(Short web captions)
-=-=-=-=-
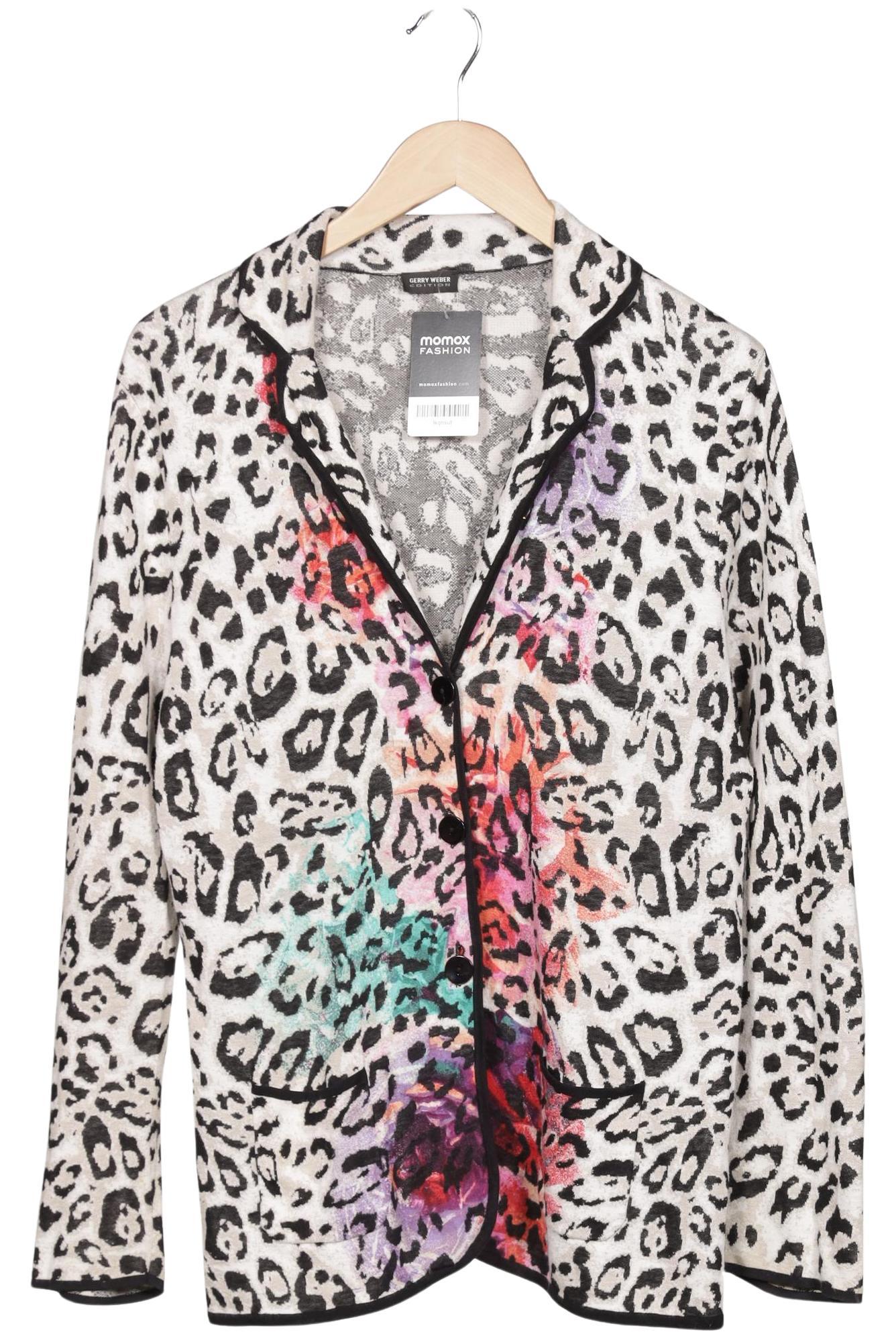 

Gerry Weber Damen Strickjacke, mehrfarbig, Gr. 44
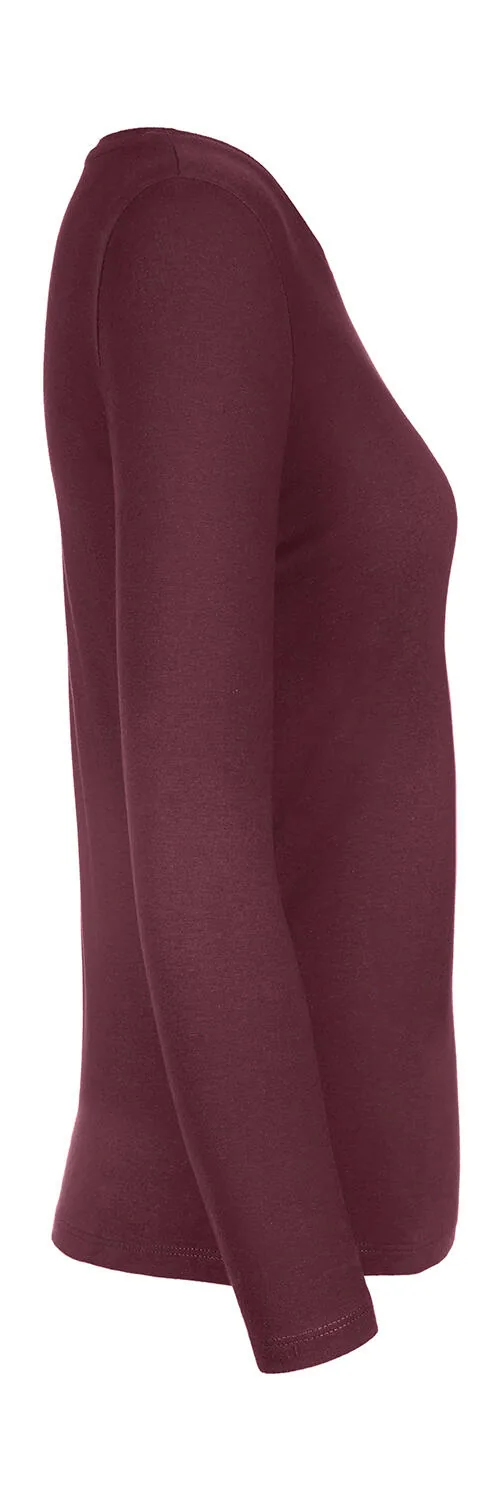B&C E190 Longsleeve Women - TW08T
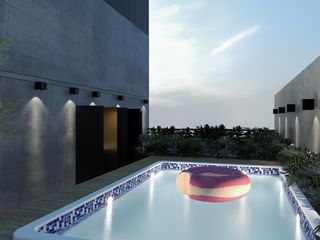 Foto 16 de Departamento con patio y pileta propia en Urquiza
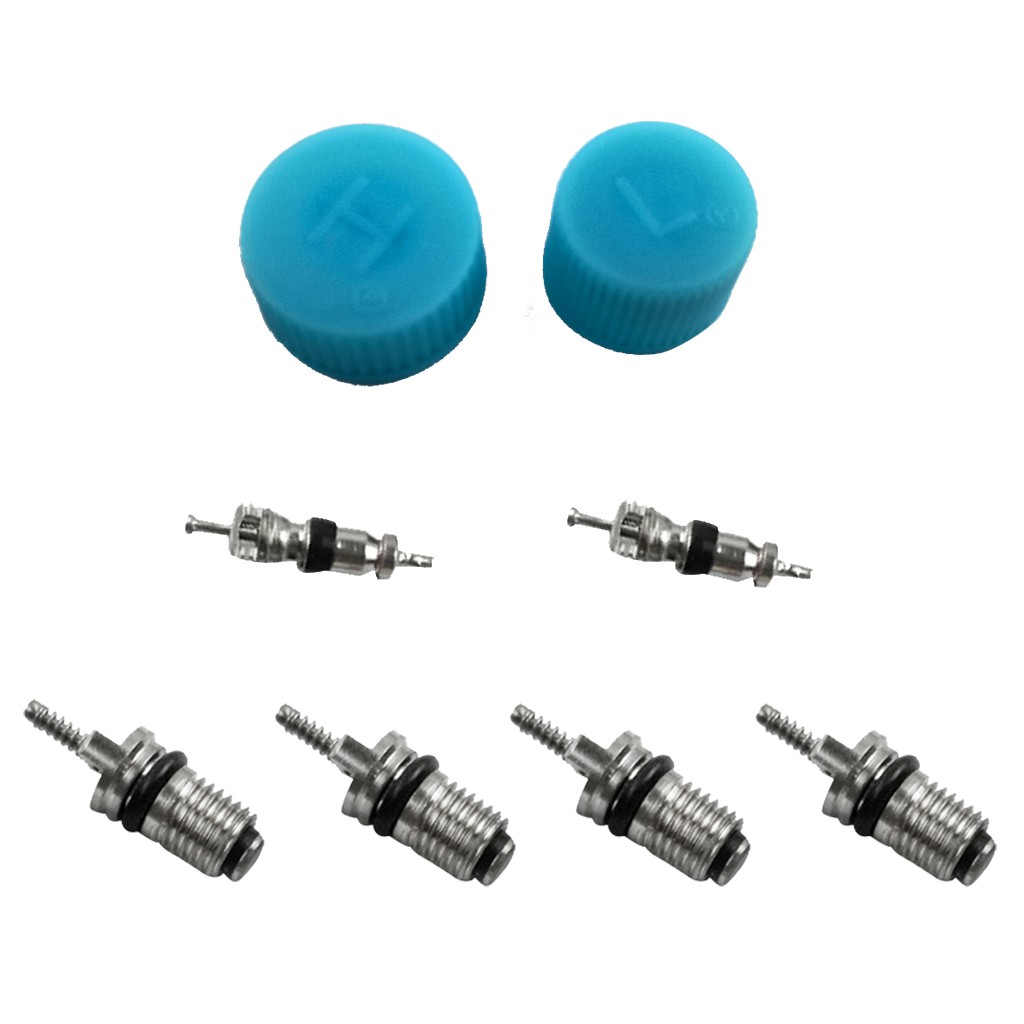 Santech Rapid Seal AC Service Kit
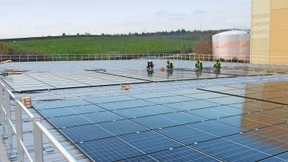 Wie Merck die Energiewende schaffen will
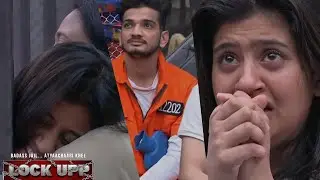LOCK UPP LIVE UPDATE:  Anjali Se Milne Aayi Unki Mom, Family Week Hua Jail Mein Shuru |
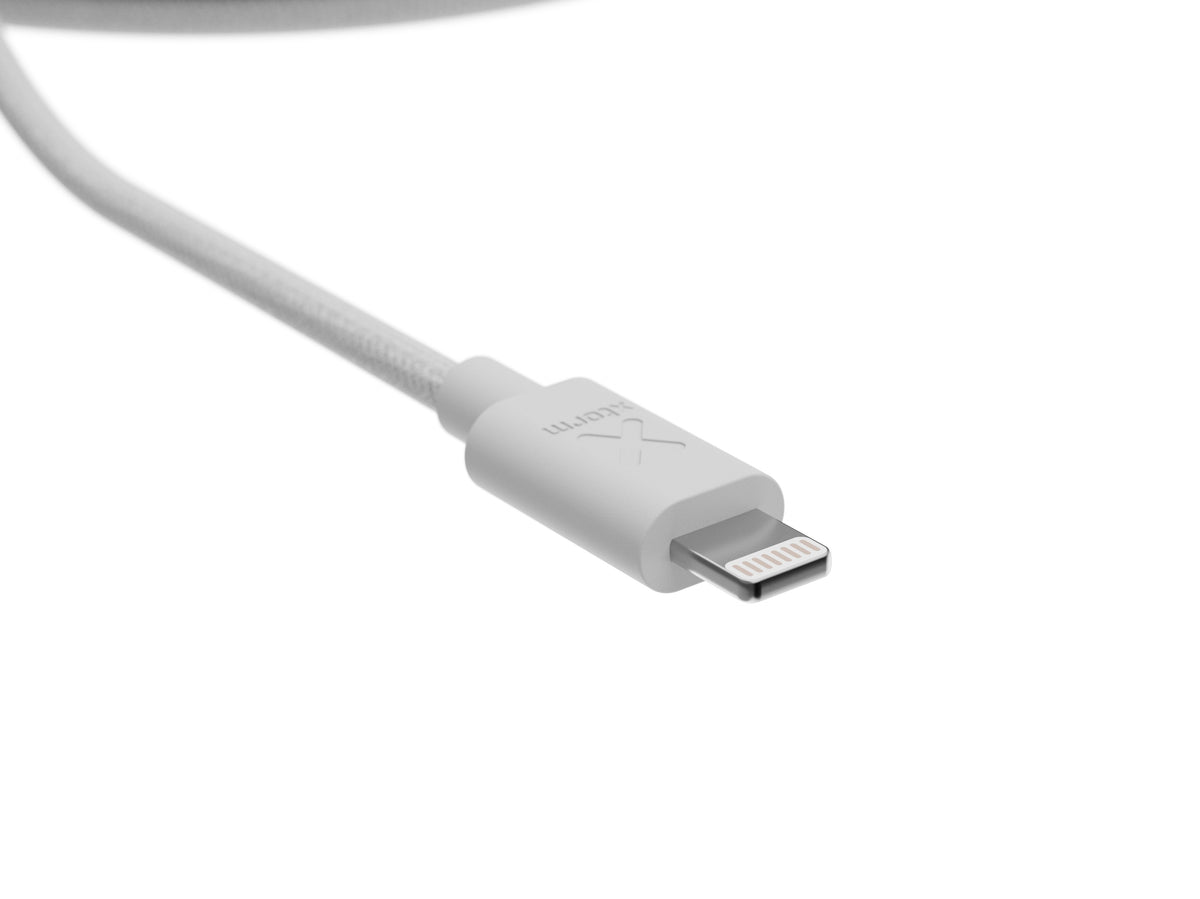 EAN 8720195100140 - Xtorm CXG2030 cable de conector Lightning 1 m Blanco imagen 7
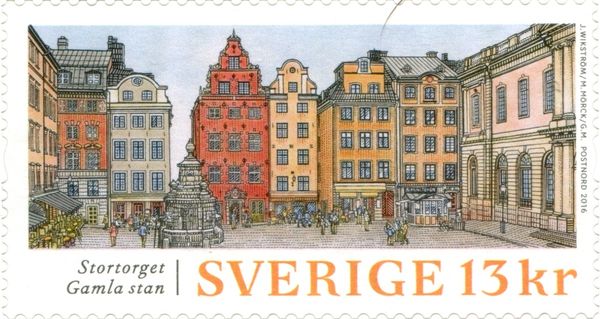 Stortorget Gamla stan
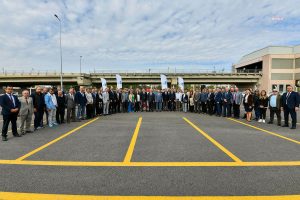Ankara Macunkoy Metro Istasyonu’nda ‘Park Et Devam Et’ Donemi Basladi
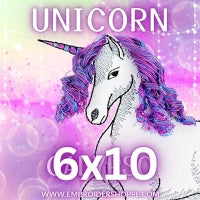 Unicorn Calypso 6x10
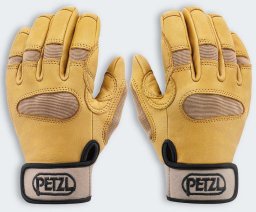 Mamibot Rękawice Petzl Cordex Plus Brown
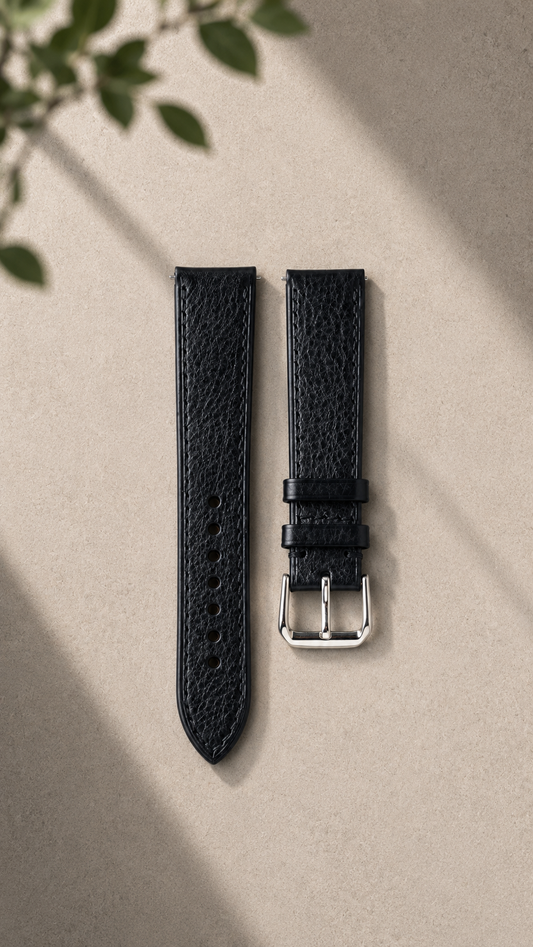 Vachetta Strap - Black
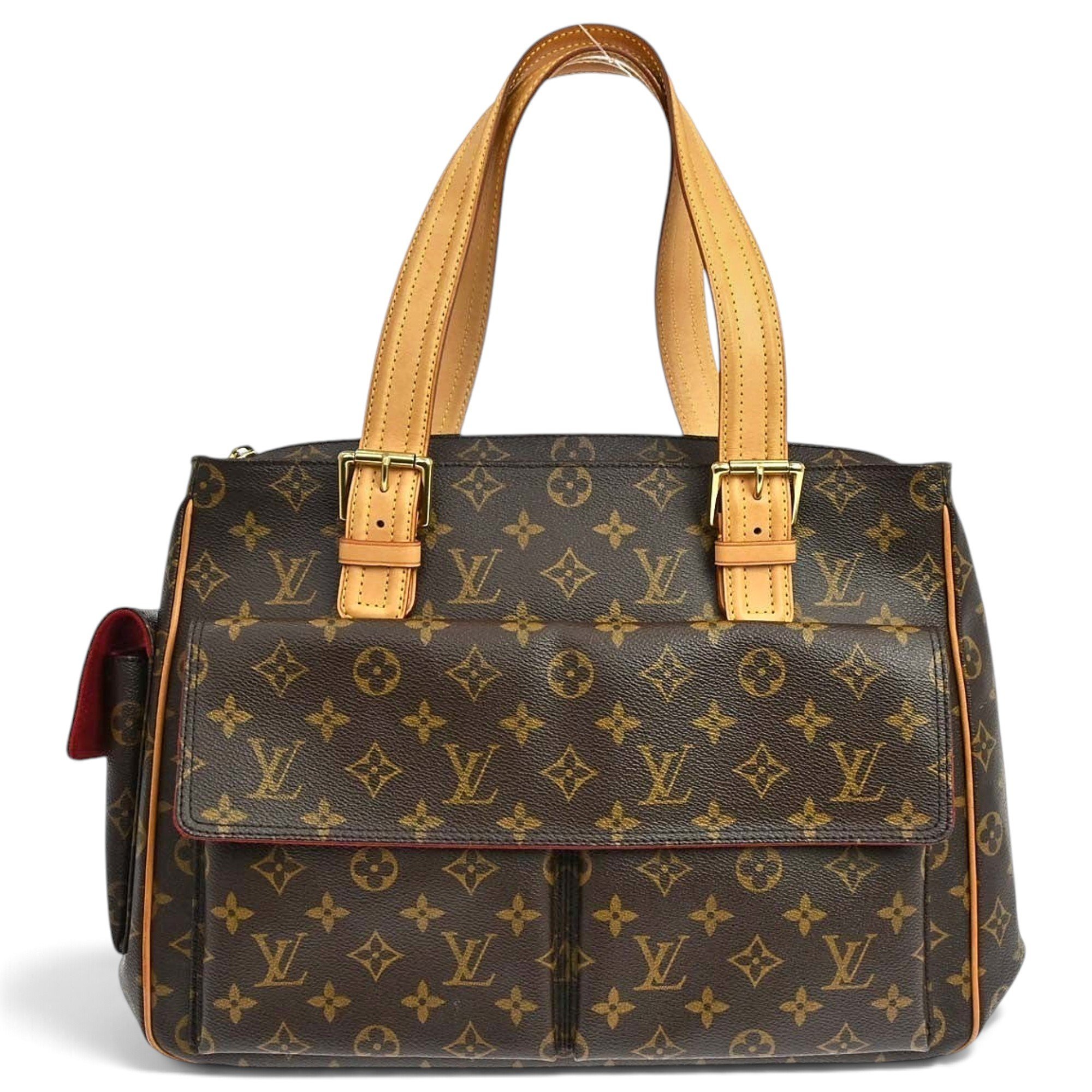 Multipli Cité cloth handbag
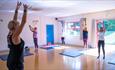 Isle of Wight, things to do, West Wight Sports Centre, classes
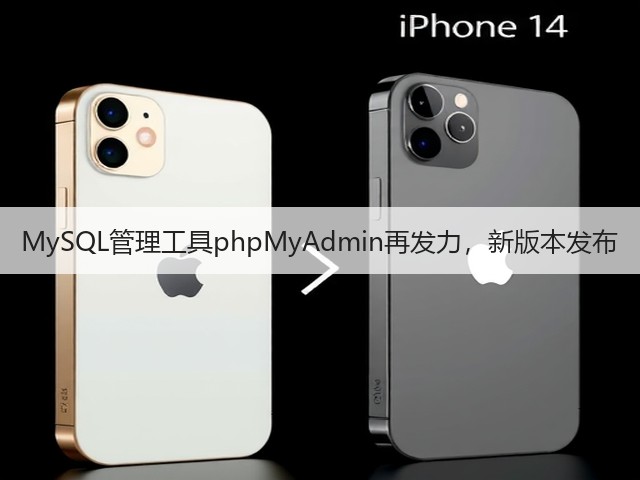 MySQL管理工具phpMyAdmin再发力,新版本发布(图2) MySQL管理工具phpMyAdmin再发力,新版本发布(图2)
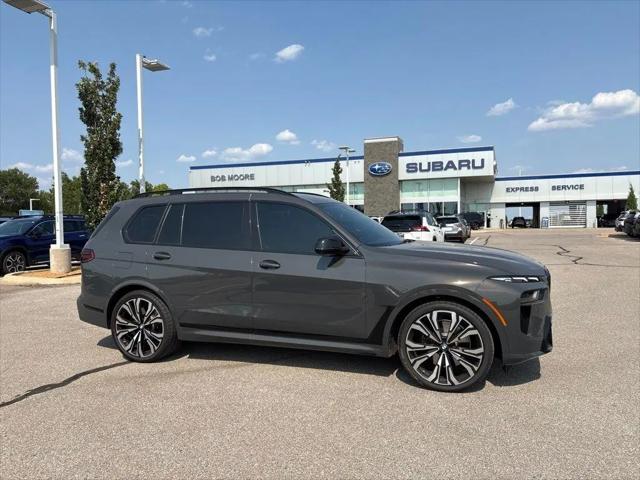 2024 BMW X7 M60i for sale in Oklahoma City, OK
-=-=-=-=-
- **WHAT YOU ARE ASKED TO DO**: Copy the records above exactly, from the first line through the line containing "Wie Merck die Energiewende schaffen will", and leave out the pictures.

- **WRITTEN REPLY**:
Gerry Weber Damen Strickjacke, mehrfarbig, Gr. 44
B&C E190 Longsleeve Women - TW08T
 Foto 16 de Departamento con patio y pileta propia en Urquiza
 Santech Rapid Seal AC Service Kit
 Wie Merck die Energiewende schaffen will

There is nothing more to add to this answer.